Things are different, though, with the array shown in Figure 10.18B. Now there is a risk of confusion about which frog to move, and so listeners expect more information. In this two-frog situation, therefore, the listener correctly assumes that on the napkin is the needed cue to the uniquely intended frog, and so he does not wander down the mental garden path (Crain & Steedman, 1985; Tanenhaus, Spivey-Knowlton, Eberhard, & Sedivy, 1995; Trueswell, Sekerina, Hill, & Logrip, 1999).
The actual words that pass back and forth between people are merely hints about the thoughts that are being conveyed. In fact, talking would take just about forever if speak-ers literally had to say all, only, and exactly what they meant. It is crucial, therefore, that the communicating pair take the utterance and its context as the basis for making a series of complicated inferences about the meaning and intent of the conversation (P. Brown & Dell, 1987; Grice, 1975; Noveck & Sperber, 2005; Papafragou, Massey, & Gleitman, 2006). For example, consider this exchange:
· Do you own a Cadillac?
· I wouldn’t own any American car.
Interpreted literally, Speaker B is refusing to answer Speaker A’s yes/no question. But Speaker A will probably understand the response more naturally, supplying a series of plausible inferences that would explain how her query might have prompted B’s retort. Speaker A’s interpretation might go something like this: “Speaker B knows that I know that a Cadillac is an American car. He’s therefore telling me that he does not own a Cadillac in a way that both responds to my question with a no and also tells me some-thing else: that he dislikes all American cars.”

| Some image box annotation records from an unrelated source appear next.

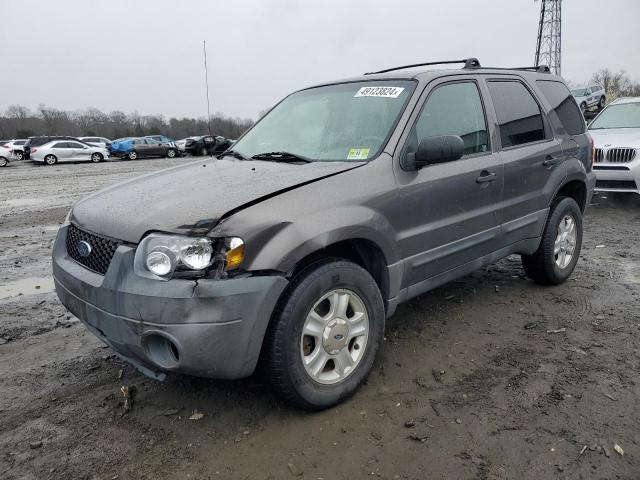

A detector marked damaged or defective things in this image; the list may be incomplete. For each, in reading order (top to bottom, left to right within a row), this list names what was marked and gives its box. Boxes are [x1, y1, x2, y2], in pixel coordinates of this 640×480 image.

crumpled hood [588, 126, 640, 147]
crumpled hood [72, 158, 362, 244]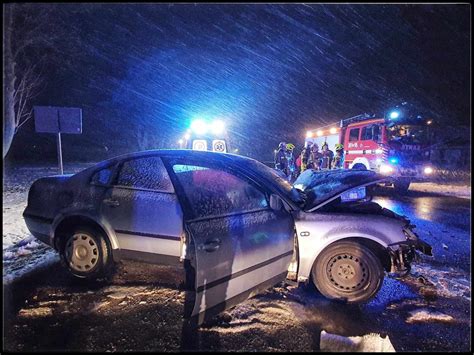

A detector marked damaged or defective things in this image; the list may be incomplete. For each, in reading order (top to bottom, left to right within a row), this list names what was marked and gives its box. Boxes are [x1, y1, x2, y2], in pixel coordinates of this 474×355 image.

damaged silver sedan [23, 150, 434, 326]
second damaged car [23, 150, 434, 326]
detached bumper piece [388, 228, 434, 278]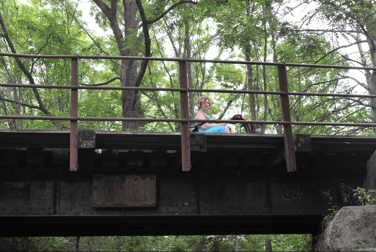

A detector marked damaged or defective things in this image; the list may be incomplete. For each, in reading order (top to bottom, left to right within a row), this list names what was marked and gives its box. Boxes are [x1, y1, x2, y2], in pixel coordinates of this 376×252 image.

rusty metal railing post [278, 63, 296, 173]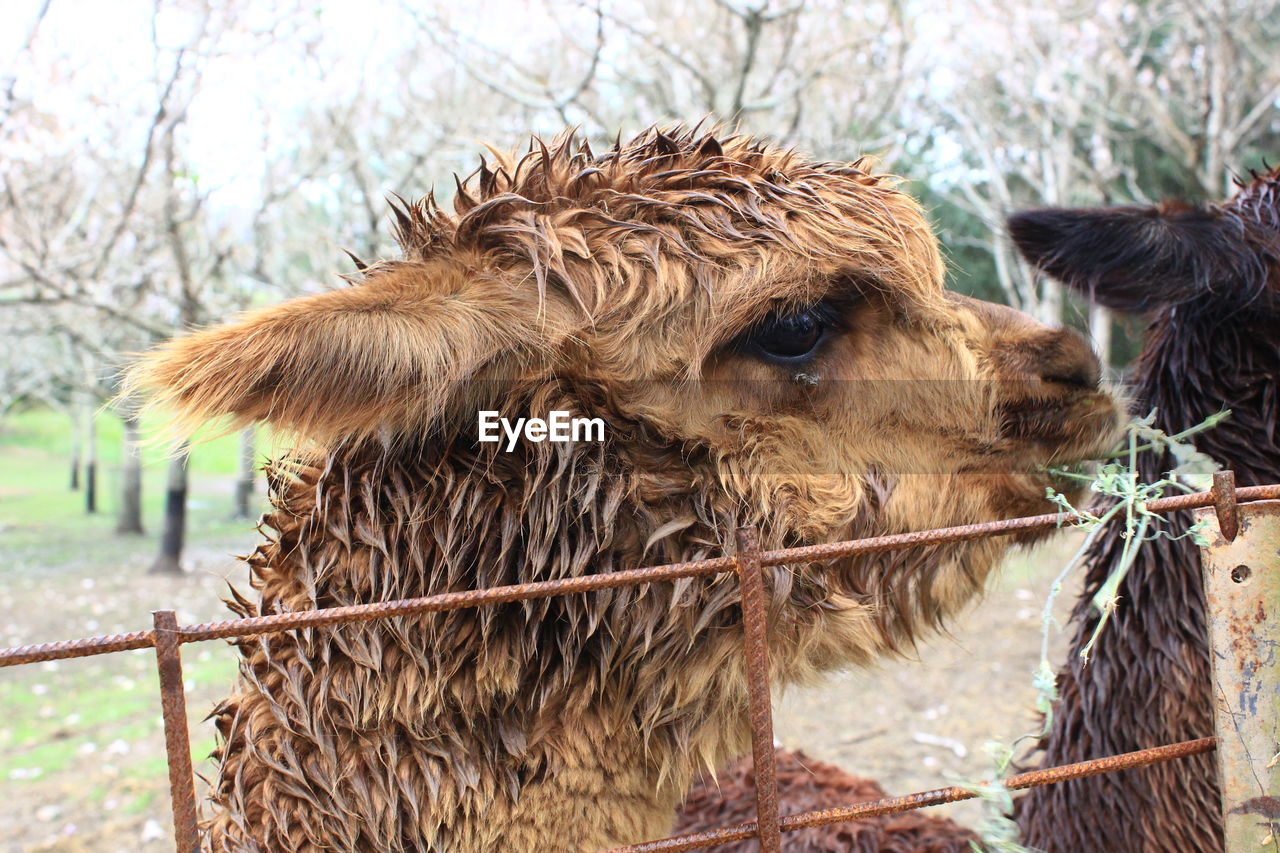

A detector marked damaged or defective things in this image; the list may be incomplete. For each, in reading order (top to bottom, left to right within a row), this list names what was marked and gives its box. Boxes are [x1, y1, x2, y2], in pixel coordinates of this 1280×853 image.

rusty metal post [151, 607, 199, 845]
rusty metal fence [0, 471, 1274, 850]
rusty fence rail [2, 473, 1280, 845]
rusty metal post [737, 525, 783, 850]
rusty metal post [1192, 494, 1274, 845]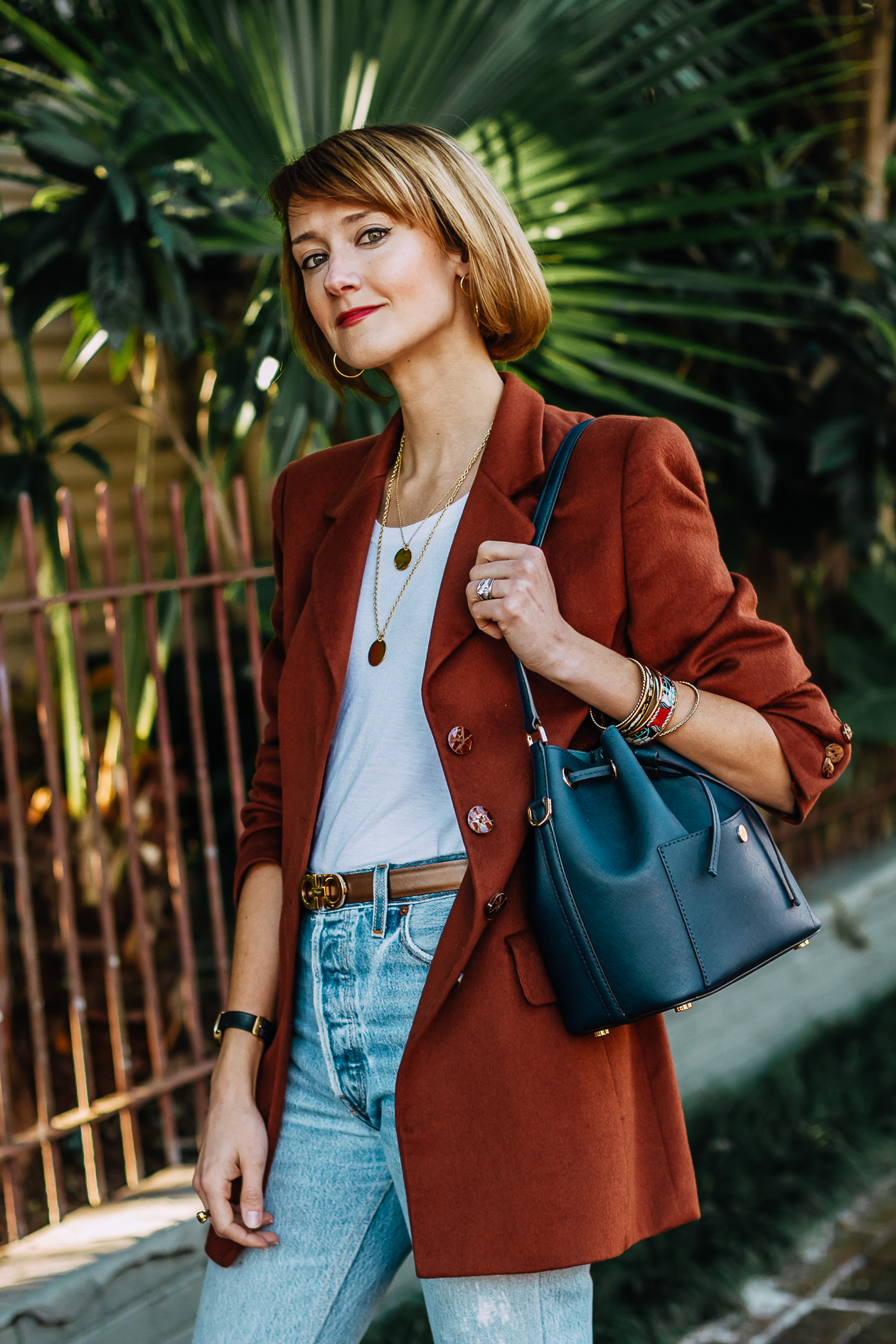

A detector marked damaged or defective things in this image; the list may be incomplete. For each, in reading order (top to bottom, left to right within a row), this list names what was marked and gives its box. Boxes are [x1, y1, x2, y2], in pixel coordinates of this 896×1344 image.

Such leaps from a speaker’s utterance to a listener’s interpretation are commonplace. Listeners do not usually wait for everything to be said explicitly. On the contrary, they often supply a chain of inferred causes and effects that were not actually contained in what the speaker said, but that nonetheless capture what was intended (H. H. Clark, 1992).
We have seen that the process of language comprehension is marvelously complex, influenced by syntax, semantics, the extralinguistic context, and inferential activity, all guided by a spirit of communicative cooperation. These many factors are uncon-sciously processed and integrated “on line” as the speaker fires 14 or so phonemes (about 3 words, on average) a second toward the listener’s ear. Indeed this immediate use of all possible cues is what sometimes sends us down the garden path with false and often hilarious temporary misunderstandings (Grodner & Gibson, 2005). But in the usual case, the process of understanding would be too slow and cumbersome to sustain conversation if the mind reacted to each sentence only at its very end, after all possible information had been delivered, word by word, to the ear. The mind thus makes a trade-off between rate and accuracy of comprehension—the small risk of error is compensated for by the great gain in speed of everyday understanding. When
we hear These missionaries are ready to eat or Will you join me in a bowl of soup, our common sense and language skill combine in most cases to save us from drowning in confusion (Gibson, 2006). Most of the time we don’t even consciously register the various zany interpretations that the language “theoretically” makes available for many sentences (Altmann &Steedman, 1988; Carpenter, Miyake, & Just, 1995; Dahan Tanenhaus, 2004; MacDonald, Pearlmutter, & Seidenberg, 1994; Marslen-Wilson, 1975; Tanenhaus & Trueswell, 2006).